1. Inclisiran, a small interfering RNA, therapy was shown to significantly lower levels of low-density lipoprotein (LDL) cholesterol compared to the placebo in adults with heterozygous familial hypercholesterolemia.
2. The reduction in LDL cholesterol levels, via inclisiran therapy, was shown to be similar to the reduction achieved with proprotein convertase subtilisin-kexin type 9 (PCSK9) monoclonal antibody therapy.
Evidence Rating Level: 1 (Excellent)
Study Rundown: Current pharmacologic management of familial hypercholesterolemia includes high intensity statins and monoclonal antibodies directed against PCSK9. Both therapies have been shown to reduce LDL cholesterol but require frequent dosing regimens. The ORION-9 trial evaluated inclisiran, a novel small interfering RNA therapeutic that also acts on PCSK9, in a large patient cohort of adults with heterozygous familial hypercholesterolemia who had been treated with a maximally accepted statin therapy dose. The study found a significant decrease in LDL cholesterol from baseline in the inclisiran group compared to the placebo group.

• **Data extracts**

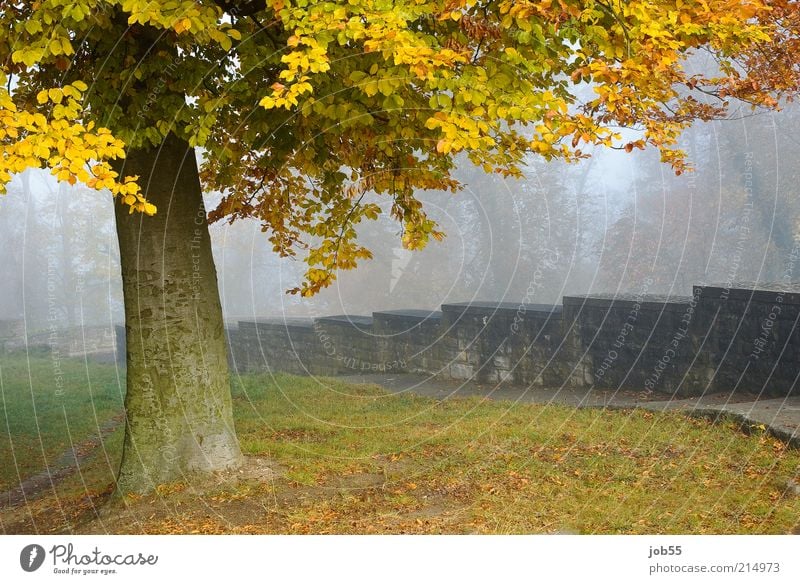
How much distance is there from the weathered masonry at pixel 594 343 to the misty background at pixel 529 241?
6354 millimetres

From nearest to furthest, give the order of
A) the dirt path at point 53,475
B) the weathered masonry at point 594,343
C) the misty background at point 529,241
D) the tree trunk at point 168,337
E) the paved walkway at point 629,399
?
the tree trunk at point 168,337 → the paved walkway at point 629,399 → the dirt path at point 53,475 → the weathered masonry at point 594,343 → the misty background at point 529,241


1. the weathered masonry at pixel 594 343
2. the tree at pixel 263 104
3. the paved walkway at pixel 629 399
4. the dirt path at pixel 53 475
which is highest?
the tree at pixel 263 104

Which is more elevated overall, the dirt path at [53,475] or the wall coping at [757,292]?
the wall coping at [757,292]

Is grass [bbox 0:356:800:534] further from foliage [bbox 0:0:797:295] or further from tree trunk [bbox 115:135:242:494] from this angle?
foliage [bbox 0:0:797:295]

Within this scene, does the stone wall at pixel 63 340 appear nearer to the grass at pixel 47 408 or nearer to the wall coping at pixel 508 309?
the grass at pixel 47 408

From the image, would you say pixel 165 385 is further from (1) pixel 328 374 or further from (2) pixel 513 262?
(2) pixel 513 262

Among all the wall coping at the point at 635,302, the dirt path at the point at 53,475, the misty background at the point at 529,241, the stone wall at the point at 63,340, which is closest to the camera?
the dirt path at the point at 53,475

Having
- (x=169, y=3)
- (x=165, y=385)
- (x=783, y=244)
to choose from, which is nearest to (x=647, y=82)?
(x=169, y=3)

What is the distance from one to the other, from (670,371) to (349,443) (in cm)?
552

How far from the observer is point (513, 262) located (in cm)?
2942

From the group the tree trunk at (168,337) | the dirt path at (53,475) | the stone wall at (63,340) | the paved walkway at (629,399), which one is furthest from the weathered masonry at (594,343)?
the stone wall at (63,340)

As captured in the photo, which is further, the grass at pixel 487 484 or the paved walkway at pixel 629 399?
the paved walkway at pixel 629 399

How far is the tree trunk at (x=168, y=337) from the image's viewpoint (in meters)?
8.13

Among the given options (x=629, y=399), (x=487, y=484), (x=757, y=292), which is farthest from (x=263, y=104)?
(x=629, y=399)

• **Task 1**
Copy the inclisiran trial summary from "2. The reduction" to "Level: 1 (Excellent)", renaming "Evidence Rating Level" as "Level of Evidence".
• **Task 2**
Continue the inclisiran trial summary, picking up after its last sentence.

• **Reply 1**
2. The reduction in LDL cholesterol levels, via inclisiran therapy, was shown to be similar to the reduction achieved with proprotein convertase subtilisin-kexin type 9 (PCSK9) monoclonal antibody therapy.
Level of Evidence: 1 (Excellent)

• **Reply 2**
Of note, while the majority of the patients were also taking a statin and ezetimibe, the regimens across participants was not consistent. Furthermore, the combined effects of various statins, ezetimibe, and inclisiran on LDL cholesterol was not separately analyzed. Nonetheless, this study is strengthened by the diagnostic measures used to assess the effect of inclisiran on LDL cholesterol levels. For physicians, these findings provided evidence for another therapy for patients who have failed high intensity statins and do not want frequent dosing regimens.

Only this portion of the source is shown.